▶ Try it: Reproduce the records below exactly as given.

━━━ Material provided ━━━

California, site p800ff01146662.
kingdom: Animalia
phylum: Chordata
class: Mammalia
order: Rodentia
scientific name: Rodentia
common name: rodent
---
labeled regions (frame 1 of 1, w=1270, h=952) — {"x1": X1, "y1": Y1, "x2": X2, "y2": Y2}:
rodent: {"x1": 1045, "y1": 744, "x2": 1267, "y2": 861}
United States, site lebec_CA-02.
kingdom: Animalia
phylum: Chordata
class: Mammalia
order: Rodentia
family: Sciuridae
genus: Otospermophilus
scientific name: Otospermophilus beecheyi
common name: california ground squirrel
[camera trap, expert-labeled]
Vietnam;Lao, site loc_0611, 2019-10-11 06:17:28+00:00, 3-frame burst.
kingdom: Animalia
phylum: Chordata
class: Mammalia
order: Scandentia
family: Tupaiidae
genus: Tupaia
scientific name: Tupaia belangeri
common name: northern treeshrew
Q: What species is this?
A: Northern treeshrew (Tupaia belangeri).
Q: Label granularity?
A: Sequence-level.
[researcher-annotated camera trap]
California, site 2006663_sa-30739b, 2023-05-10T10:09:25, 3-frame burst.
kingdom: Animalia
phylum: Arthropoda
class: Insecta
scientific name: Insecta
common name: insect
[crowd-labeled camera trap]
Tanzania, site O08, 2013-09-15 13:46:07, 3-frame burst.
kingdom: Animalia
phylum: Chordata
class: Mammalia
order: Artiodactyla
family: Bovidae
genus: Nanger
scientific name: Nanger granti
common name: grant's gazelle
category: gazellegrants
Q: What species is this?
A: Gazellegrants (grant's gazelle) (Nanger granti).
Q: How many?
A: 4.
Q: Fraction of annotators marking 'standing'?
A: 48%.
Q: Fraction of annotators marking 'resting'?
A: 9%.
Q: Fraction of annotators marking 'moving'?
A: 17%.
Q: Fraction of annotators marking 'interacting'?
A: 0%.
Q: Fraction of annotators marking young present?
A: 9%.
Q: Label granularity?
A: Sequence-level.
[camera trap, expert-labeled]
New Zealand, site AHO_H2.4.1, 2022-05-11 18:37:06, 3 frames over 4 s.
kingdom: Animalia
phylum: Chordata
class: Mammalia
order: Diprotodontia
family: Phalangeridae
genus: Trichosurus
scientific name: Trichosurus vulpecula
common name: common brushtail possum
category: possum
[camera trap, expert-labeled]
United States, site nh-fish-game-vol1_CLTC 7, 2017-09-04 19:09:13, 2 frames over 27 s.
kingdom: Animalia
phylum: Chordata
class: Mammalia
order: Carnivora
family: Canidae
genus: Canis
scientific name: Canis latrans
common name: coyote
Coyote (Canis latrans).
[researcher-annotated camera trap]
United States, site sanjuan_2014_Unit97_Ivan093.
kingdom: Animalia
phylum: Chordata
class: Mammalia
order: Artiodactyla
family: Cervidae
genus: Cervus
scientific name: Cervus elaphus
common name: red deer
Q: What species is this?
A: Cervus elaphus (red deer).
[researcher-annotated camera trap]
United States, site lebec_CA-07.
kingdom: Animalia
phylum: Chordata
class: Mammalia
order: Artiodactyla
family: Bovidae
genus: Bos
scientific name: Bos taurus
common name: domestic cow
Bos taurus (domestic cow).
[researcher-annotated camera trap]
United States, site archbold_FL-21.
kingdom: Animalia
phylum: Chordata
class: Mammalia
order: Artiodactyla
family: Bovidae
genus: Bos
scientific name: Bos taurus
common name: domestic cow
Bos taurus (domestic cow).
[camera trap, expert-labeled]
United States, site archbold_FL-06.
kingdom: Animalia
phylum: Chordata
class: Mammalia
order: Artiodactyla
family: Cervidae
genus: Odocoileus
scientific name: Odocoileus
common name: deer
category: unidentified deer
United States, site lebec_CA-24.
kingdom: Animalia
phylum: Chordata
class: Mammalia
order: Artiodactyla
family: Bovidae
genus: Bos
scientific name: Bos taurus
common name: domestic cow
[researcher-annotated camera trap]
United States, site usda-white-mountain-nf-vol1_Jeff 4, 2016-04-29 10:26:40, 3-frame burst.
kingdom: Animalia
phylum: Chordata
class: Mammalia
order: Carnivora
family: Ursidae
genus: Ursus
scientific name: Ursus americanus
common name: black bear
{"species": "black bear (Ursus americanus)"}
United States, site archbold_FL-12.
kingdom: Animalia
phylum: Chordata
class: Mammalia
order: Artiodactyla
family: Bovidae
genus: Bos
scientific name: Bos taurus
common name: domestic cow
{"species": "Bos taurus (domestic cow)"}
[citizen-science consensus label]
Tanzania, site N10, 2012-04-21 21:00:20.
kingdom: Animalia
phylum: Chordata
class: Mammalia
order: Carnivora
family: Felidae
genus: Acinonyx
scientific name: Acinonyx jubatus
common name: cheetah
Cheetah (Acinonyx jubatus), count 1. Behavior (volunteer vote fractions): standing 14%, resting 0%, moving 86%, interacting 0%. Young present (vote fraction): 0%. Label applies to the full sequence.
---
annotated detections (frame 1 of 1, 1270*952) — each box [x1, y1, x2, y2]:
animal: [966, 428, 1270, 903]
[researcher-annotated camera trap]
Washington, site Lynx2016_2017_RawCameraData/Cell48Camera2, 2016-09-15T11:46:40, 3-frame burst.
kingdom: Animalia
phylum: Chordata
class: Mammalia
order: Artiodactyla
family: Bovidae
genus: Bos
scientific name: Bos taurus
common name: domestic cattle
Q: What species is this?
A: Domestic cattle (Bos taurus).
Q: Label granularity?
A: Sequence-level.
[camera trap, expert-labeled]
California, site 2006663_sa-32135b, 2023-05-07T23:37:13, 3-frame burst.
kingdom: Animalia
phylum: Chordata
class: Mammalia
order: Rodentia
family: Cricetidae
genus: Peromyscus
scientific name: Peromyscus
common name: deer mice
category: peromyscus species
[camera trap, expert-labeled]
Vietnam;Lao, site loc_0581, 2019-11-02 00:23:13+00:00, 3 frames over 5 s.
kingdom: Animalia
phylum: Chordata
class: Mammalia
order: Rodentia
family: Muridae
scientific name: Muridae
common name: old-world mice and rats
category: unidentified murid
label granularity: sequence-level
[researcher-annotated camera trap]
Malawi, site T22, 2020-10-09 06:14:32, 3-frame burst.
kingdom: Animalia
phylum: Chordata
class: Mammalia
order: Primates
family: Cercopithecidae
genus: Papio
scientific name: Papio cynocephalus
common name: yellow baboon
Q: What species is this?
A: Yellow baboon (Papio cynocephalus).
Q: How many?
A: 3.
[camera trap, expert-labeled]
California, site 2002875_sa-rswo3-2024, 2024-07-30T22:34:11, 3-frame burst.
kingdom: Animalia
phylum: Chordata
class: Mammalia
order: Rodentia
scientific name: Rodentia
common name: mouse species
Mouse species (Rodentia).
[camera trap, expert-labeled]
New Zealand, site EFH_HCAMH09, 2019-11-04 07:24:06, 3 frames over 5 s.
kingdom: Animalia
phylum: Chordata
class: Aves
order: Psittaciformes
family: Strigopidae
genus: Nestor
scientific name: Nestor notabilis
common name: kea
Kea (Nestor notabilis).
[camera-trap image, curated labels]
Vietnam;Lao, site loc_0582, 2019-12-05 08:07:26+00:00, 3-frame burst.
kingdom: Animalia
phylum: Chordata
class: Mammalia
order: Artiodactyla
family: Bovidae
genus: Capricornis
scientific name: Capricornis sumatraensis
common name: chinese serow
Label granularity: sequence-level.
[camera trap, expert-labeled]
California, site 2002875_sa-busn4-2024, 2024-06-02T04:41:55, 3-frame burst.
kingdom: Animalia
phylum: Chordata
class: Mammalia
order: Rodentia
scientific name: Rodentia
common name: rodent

━━━

▶ Result for this exercise:
California, site p800ff01146662.
kingdom: Animalia
phylum: Chordata
class: Mammalia
order: Rodentia
scientific name: Rodentia
common name: rodent
---
labeled regions (frame 1 of 1, w=1270, h=952) — {"x1": X1, "y1": Y1, "x2": X2, "y2": Y2}:
rodent: {"x1": 1045, "y1": 744, "x2": 1267, "y2": 861}
United States, site lebec_CA-02.
kingdom: Animalia
phylum: Chordata
class: Mammalia
order: Rodentia
family: Sciuridae
genus: Otospermophilus
scientific name: Otospermophilus beecheyi
common name: california ground squirrel
[camera trap, expert-labeled]
Vietnam;Lao, site loc_0611, 2019-10-11 06:17:28+00:00, 3-frame burst.
kingdom: Animalia
phylum: Chordata
class: Mammalia
order: Scandentia
family: Tupaiidae
genus: Tupaia
scientific name: Tupaia belangeri
common name: northern treeshrew
Q: What species is this?
A: Northern treeshrew (Tupaia belangeri).
Q: Label granularity?
A: Sequence-level.
[researcher-annotated camera trap]
California, site 2006663_sa-30739b, 2023-05-10T10:09:25, 3-frame burst.
kingdom: Animalia
phylum: Arthropoda
class: Insecta
scientific name: Insecta
common name: insect
[crowd-labeled camera trap]
Tanzania, site O08, 2013-09-15 13:46:07, 3-frame burst.
kingdom: Animalia
phylum: Chordata
class: Mammalia
order: Artiodactyla
family: Bovidae
genus: Nanger
scientific name: Nanger granti
common name: grant's gazelle
category: gazellegrants
Q: What species is this?
A: Gazellegrants (grant's gazelle) (Nanger granti).
Q: How many?
A: 4.
Q: Fraction of annotators marking 'standing'?
A: 48%.
Q: Fraction of annotators marking 'resting'?
A: 9%.
Q: Fraction of annotators marking 'moving'?
A: 17%.
Q: Fraction of annotators marking 'interacting'?
A: 0%.
Q: Fraction of annotators marking young present?
A: 9%.
Q: Label granularity?
A: Sequence-level.
[camera trap, expert-labeled]
New Zealand, site AHO_H2.4.1, 2022-05-11 18:37:06, 3 frames over 4 s.
kingdom: Animalia
phylum: Chordata
class: Mammalia
order: Diprotodontia
family: Phalangeridae
genus: Trichosurus
scientific name: Trichosurus vulpecula
common name: common brushtail possum
category: possum
[camera trap, expert-labeled]
United States, site nh-fish-game-vol1_CLTC 7, 2017-09-04 19:09:13, 2 frames over 27 s.
kingdom: Animalia
phylum: Chordata
class: Mammalia
order: Carnivora
family: Canidae
genus: Canis
scientific name: Canis latrans
common name: coyote
Coyote (Canis latrans).
[researcher-annotated camera trap]
United States, site sanjuan_2014_Unit97_Ivan093.
kingdom: Animalia
phylum: Chordata
class: Mammalia
order: Artiodactyla
family: Cervidae
genus: Cervus
scientific name: Cervus elaphus
common name: red deer
Q: What species is this?
A: Cervus elaphus (red deer).
[researcher-annotated camera trap]
United States, site lebec_CA-07.
kingdom: Animalia
phylum: Chordata
class: Mammalia
order: Artiodactyla
family: Bovidae
genus: Bos
scientific name: Bos taurus
common name: domestic cow
Bos taurus (domestic cow).
[researcher-annotated camera trap]
United States, site archbold_FL-21.
kingdom: Animalia
phylum: Chordata
class: Mammalia
order: Artiodactyla
family: Bovidae
genus: Bos
scientific name: Bos taurus
common name: domestic cow
Bos taurus (domestic cow).
[camera trap, expert-labeled]
United States, site archbold_FL-06.
kingdom: Animalia
phylum: Chordata
class: Mammalia
order: Artiodactyla
family: Cervidae
genus: Odocoileus
scientific name: Odocoileus
common name: deer
category: unidentified deer
United States, site lebec_CA-24.
kingdom: Animalia
phylum: Chordata
class: Mammalia
order: Artiodactyla
family: Bovidae
genus: Bos
scientific name: Bos taurus
common name: domestic cow
[researcher-annotated camera trap]
United States, site usda-white-mountain-nf-vol1_Jeff 4, 2016-04-29 10:26:40, 3-frame burst.
kingdom: Animalia
phylum: Chordata
class: Mammalia
order: Carnivora
family: Ursidae
genus: Ursus
scientific name: Ursus americanus
common name: black bear
{"species": "black bear (Ursus americanus)"}
United States, site archbold_FL-12.
kingdom: Animalia
phylum: Chordata
class: Mammalia
order: Artiodactyla
family: Bovidae
genus: Bos
scientific name: Bos taurus
common name: domestic cow
{"species": "Bos taurus (domestic cow)"}
[citizen-science consensus label]
Tanzania, site N10, 2012-04-21 21:00:20.
kingdom: Animalia
phylum: Chordata
class: Mammalia
order: Carnivora
family: Felidae
genus: Acinonyx
scientific name: Acinonyx jubatus
common name: cheetah
Cheetah (Acinonyx jubatus), count 1. Behavior (volunteer vote fractions): standing 14%, resting 0%, moving 86%, interacting 0%. Young present (vote fraction): 0%. Label applies to the full sequence.
---
annotated detections (frame 1 of 1, 1270*952) — each box [x1, y1, x2, y2]:
animal: [966, 428, 1270, 903]
[researcher-annotated camera trap]
Washington, site Lynx2016_2017_RawCameraData/Cell48Camera2, 2016-09-15T11:46:40, 3-frame burst.
kingdom: Animalia
phylum: Chordata
class: Mammalia
order: Artiodactyla
family: Bovidae
genus: Bos
scientific name: Bos taurus
common name: domestic cattle
Q: What species is this?
A: Domestic cattle (Bos taurus).
Q: Label granularity?
A: Sequence-level.
[camera trap, expert-labeled]
California, site 2006663_sa-32135b, 2023-05-07T23:37:13, 3-frame burst.
kingdom: Animalia
phylum: Chordata
class: Mammalia
order: Rodentia
family: Cricetidae
genus: Peromyscus
scientific name: Peromyscus
common name: deer mice
category: peromyscus species
[camera trap, expert-labeled]
Vietnam;Lao, site loc_0581, 2019-11-02 00:23:13+00:00, 3 frames over 5 s.
kingdom: Animalia
phylum: Chordata
class: Mammalia
order: Rodentia
family: Muridae
scientific name: Muridae
common name: old-world mice and rats
category: unidentified murid
label granularity: sequence-level
[researcher-annotated camera trap]
Malawi, site T22, 2020-10-09 06:14:32, 3-frame burst.
kingdom: Animalia
phylum: Chordata
class: Mammalia
order: Primates
family: Cercopithecidae
genus: Papio
scientific name: Papio cynocephalus
common name: yellow baboon
Q: What species is this?
A: Yellow baboon (Papio cynocephalus).
Q: How many?
A: 3.
[camera trap, expert-labeled]
California, site 2002875_sa-rswo3-2024, 2024-07-30T22:34:11, 3-frame burst.
kingdom: Animalia
phylum: Chordata
class: Mammalia
order: Rodentia
scientific name: Rodentia
common name: mouse species
Mouse species (Rodentia).
[camera trap, expert-labeled]
New Zealand, site EFH_HCAMH09, 2019-11-04 07:24:06, 3 frames over 5 s.
kingdom: Animalia
phylum: Chordata
class: Aves
order: Psittaciformes
family: Strigopidae
genus: Nestor
scientific name: Nestor notabilis
common name: kea
Kea (Nestor notabilis).
[camera-trap image, curated labels]
Vietnam;Lao, site loc_0582, 2019-12-05 08:07:26+00:00, 3-frame burst.
kingdom: Animalia
phylum: Chordata
class: Mammalia
order: Artiodactyla
family: Bovidae
genus: Capricornis
scientific name: Capricornis sumatraensis
common name: chinese serow
Label granularity: sequence-level.
[camera trap, expert-labeled]
California, site 2002875_sa-busn4-2024, 2024-06-02T04:41:55, 3-frame burst.
kingdom: Animalia
phylum: Chordata
class: Mammalia
order: Rodentia
scientific name: Rodentia
common name: rodent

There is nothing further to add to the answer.